>>>>>
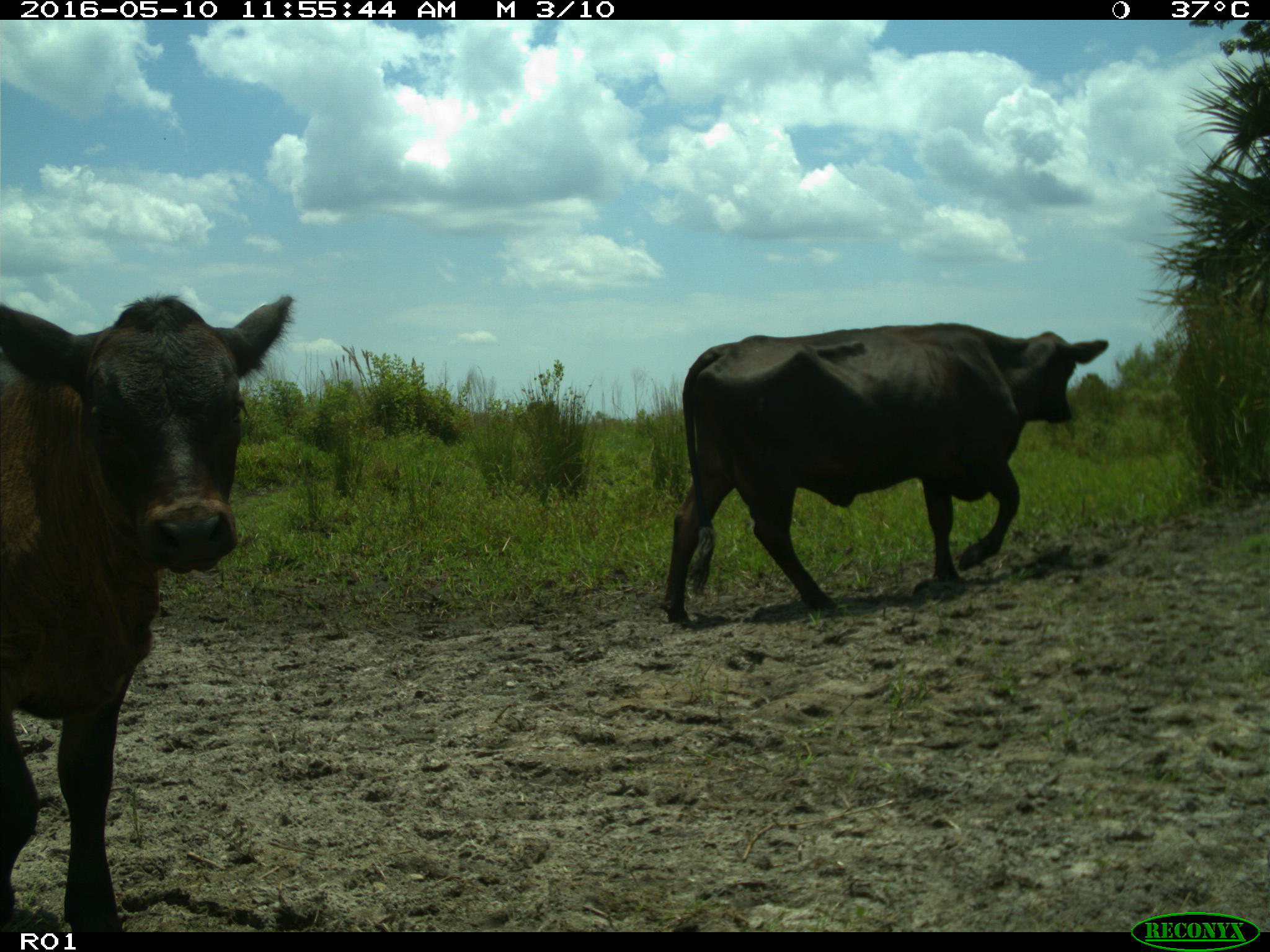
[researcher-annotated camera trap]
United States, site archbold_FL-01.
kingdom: Animalia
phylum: Chordata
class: Mammalia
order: Artiodactyla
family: Bovidae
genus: Bos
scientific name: Bos taurus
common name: domestic cow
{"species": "Bos taurus (domestic cow)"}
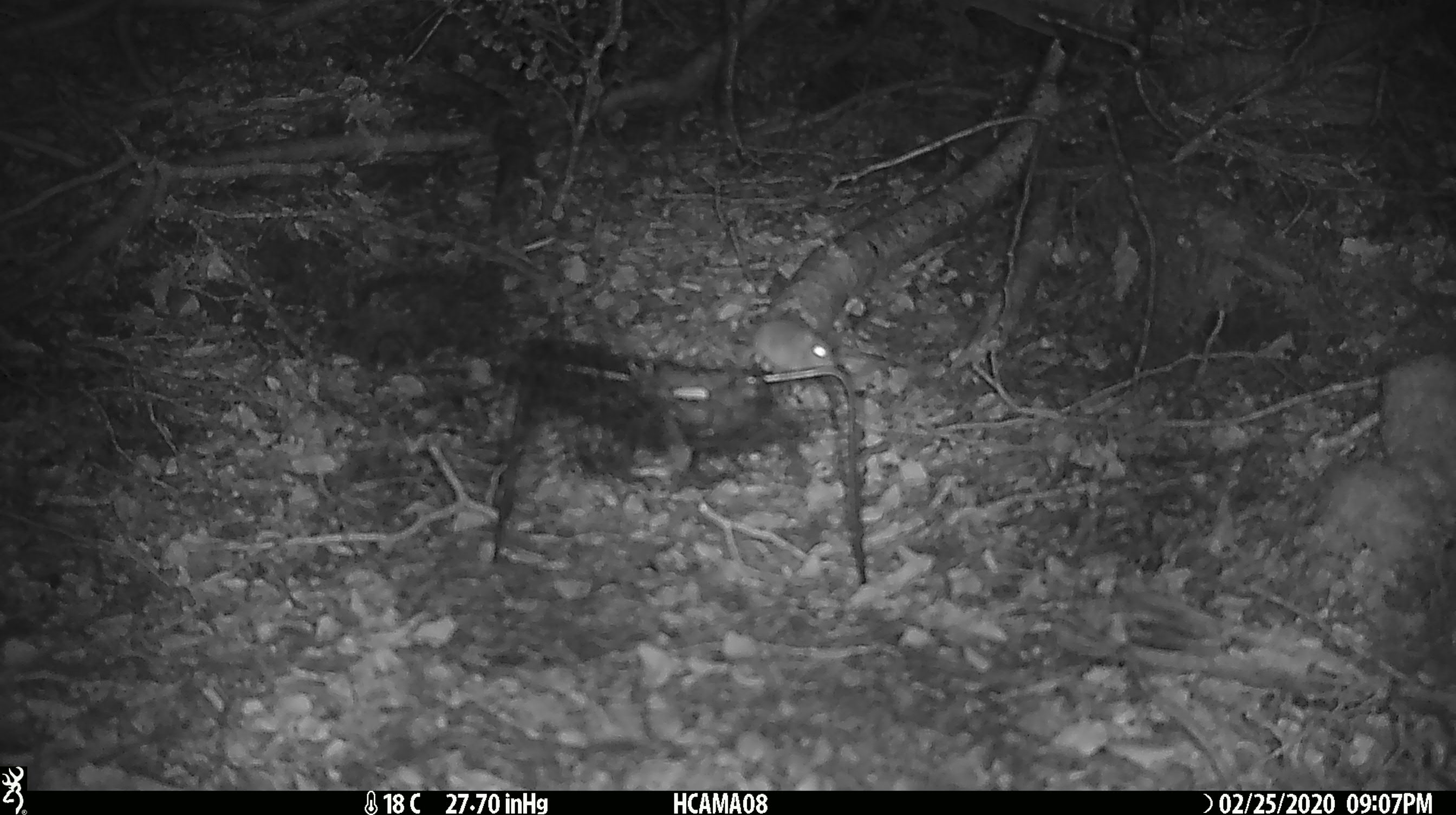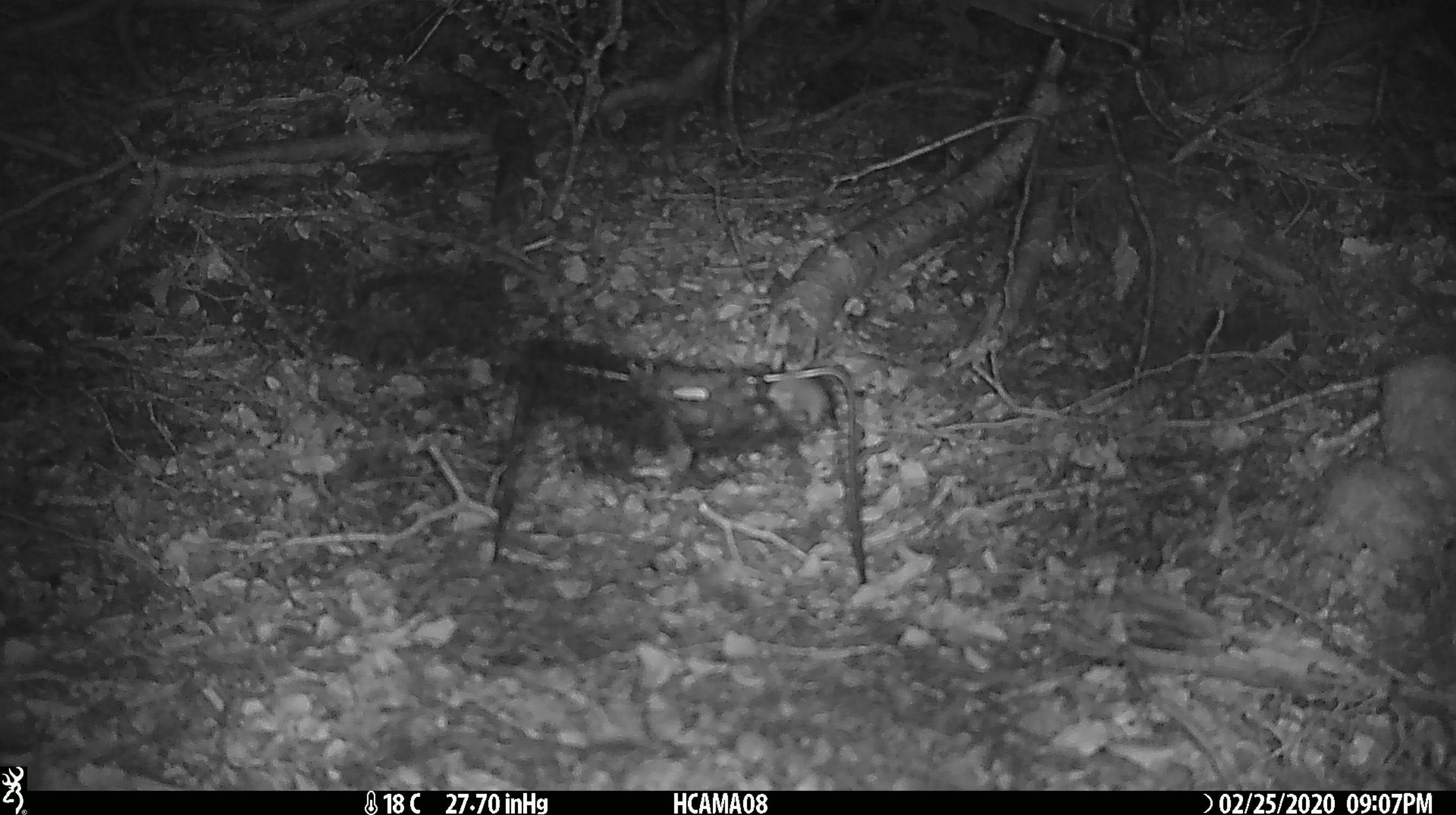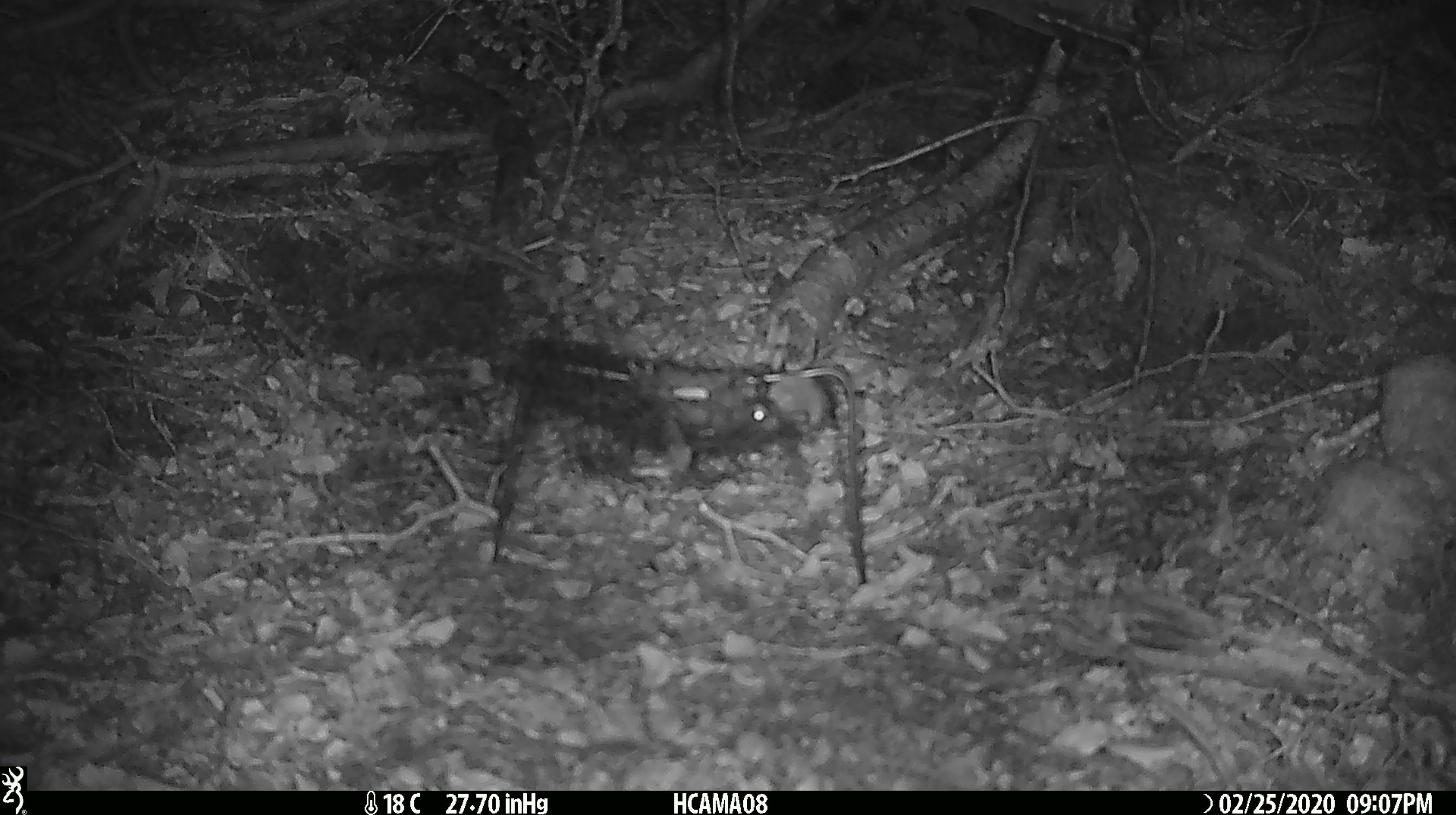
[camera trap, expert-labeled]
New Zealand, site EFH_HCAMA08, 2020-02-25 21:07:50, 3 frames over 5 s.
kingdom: Animalia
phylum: Chordata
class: Mammalia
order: Rodentia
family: Muridae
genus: Mus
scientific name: Mus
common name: mouse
<<<<<
§ **Your assignment**: Your task is to output exactly the lines running from the one with "order: Rodentia" through the final line of the material above, with both ends included.

§ **Response to the task**:
order: Rodentia
family: Muridae
genus: Mus
scientific name: Mus
common name: mouse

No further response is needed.